Alliance Residential is investing about $230 million developing more than 1,500 apartment units in Las Vegas this year, an executive for the Phoenix-based company said.

Alliance spent another $80 million over the last 15 months acquiring existing assets in Las Vegas, said Dan McCadden, managing director of Alliance’s West Coast operations.

“Watch for my next $200 million,” McCadden said.

The developer recently started building the 312-unit Broadstone Sonata apartment complex at Craig Road and Lamb Boulevard in North Las Vegas. The first units are expected to be ready for occupancy in January.

Broadstone Sonata is Alliance’s fifth new apartment development. Others are Broadstone Montecito in northwest Las Vegas and Broadstone Azure, Broadstone Eldorado and Broadstone Indigo in North Las Vegas.

Despite setbacks in the national economy, the Las Vegas apartment market remains particularly strong, McCadden said. The next few years will be “fantastic” for owners and developers, he predicted.

Population growth is expected to exceed 12 percent by 2012, he noted. Labor, land and material costs are declining and an unprecedented 40,000 hotel rooms are poised to come on line.

The capital crunch, “overshadow” of single-family homes for rent and a high number of apartment lease-ups are hurting the market now, McCadden said. Vacancy is up to 9 percent.

“Vegas is not a demand problem,” he said. “It’s a supply problem. I mean, our business is fine, at least temporarily. Everybody is worried the pipeline (of apartments) is going up, but deals have fallen out and people are walking away from millions of dollars rather than build it.”

He said Las Vegas had been averaging 5,500 apartment units a year over the last 10 years, a relatively small pipeline compared with other markets such as Houston, which was adding 8,000 to 10,000 units with less population growth.

Alliance had been building heavily in North Las Vegas, but is getting out now that there are seven apartment complexes leasing up new units, McCadden said. He said land values are dropping around the Las Vegas Valley, though he wouldn’t disclose the latest price Alliance paid for 15 acres.

WAGON TRAIL: LM Construction is providing all design-build services for Wagon Trail Village, a 29,000-square-foot retail center at Decatur Boulevard and the Beltway. It’s the second project LM has done for San Francisco-based J3 Properties and will use the solid-wall building system by Koreteck, a BlueScope Steel company. Total cost of the project is estimated at $3.2 million.

LABOR PACT: The Southern Nevada Water Authority unanimously approved an expansion of the Project Labor Agreement to cover construction projects related to the development of groundwater resources in Clark, Lincoln and White Pine counties. The new pact extends an agreement already in place with the Southern Nevada Building and Construction Trades Council to a statewide agreement that includes the Northern Nevada council.

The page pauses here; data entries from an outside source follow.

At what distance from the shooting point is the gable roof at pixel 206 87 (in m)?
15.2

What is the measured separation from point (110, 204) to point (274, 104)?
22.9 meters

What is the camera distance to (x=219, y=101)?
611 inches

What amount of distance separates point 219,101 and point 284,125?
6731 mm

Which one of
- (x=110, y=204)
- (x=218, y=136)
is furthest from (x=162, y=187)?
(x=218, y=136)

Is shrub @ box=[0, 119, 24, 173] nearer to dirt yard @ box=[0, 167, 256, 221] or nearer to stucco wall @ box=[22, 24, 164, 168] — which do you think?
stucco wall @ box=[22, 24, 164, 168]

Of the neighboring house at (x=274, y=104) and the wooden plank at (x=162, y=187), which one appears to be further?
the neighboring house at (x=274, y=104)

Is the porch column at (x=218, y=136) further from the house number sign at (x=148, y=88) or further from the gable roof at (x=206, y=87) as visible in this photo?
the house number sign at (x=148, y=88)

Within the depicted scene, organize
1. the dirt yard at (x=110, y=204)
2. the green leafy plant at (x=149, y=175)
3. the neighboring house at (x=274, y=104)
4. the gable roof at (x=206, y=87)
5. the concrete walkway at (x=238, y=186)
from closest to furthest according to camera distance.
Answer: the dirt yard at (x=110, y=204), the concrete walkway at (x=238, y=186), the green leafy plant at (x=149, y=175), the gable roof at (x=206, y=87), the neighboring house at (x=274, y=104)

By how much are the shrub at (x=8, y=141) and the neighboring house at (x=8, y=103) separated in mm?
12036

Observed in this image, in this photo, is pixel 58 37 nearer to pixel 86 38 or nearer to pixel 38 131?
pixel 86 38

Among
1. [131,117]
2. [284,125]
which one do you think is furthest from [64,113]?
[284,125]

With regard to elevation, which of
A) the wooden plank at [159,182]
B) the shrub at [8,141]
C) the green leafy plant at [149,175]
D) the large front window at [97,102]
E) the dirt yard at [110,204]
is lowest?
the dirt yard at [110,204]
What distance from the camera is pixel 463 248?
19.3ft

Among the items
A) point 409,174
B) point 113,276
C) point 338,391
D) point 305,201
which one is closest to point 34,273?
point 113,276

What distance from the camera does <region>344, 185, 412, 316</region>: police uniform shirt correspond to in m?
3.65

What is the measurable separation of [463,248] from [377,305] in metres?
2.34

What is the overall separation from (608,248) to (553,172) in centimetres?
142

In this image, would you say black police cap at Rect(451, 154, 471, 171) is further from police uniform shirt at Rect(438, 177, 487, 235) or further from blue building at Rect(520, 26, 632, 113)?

CONTRACTOR CASES: The Nevada State Contractors Board summarily suspended the license of Desert Breeze by Integrity, a residential and small commercial contractor in Pahrump. The following contractors were fined for violations: GLD Construction; Garth Merrill, doing business as Starmark Construction; Water Creations and Custom Pool Plastering; Patio Designs by Charles; GKF Flooring; Extreme Air; and Mojave Homes.

CONSTRUCTION SAFETY: The Las Vegas chapter of Associated Builders and Contractors received a $57,000 grant from the Nevada State Commission on Construction Education to offer safety and craft-training classes for construction workers.

The Nevada Legislature created the commission in 2001 to improve quality and integrity in the construction industry and to attract and retain an educated and skilled work force. Programs are funded through voluntary contributions and disciplinary fines levied by the State Contractors Board.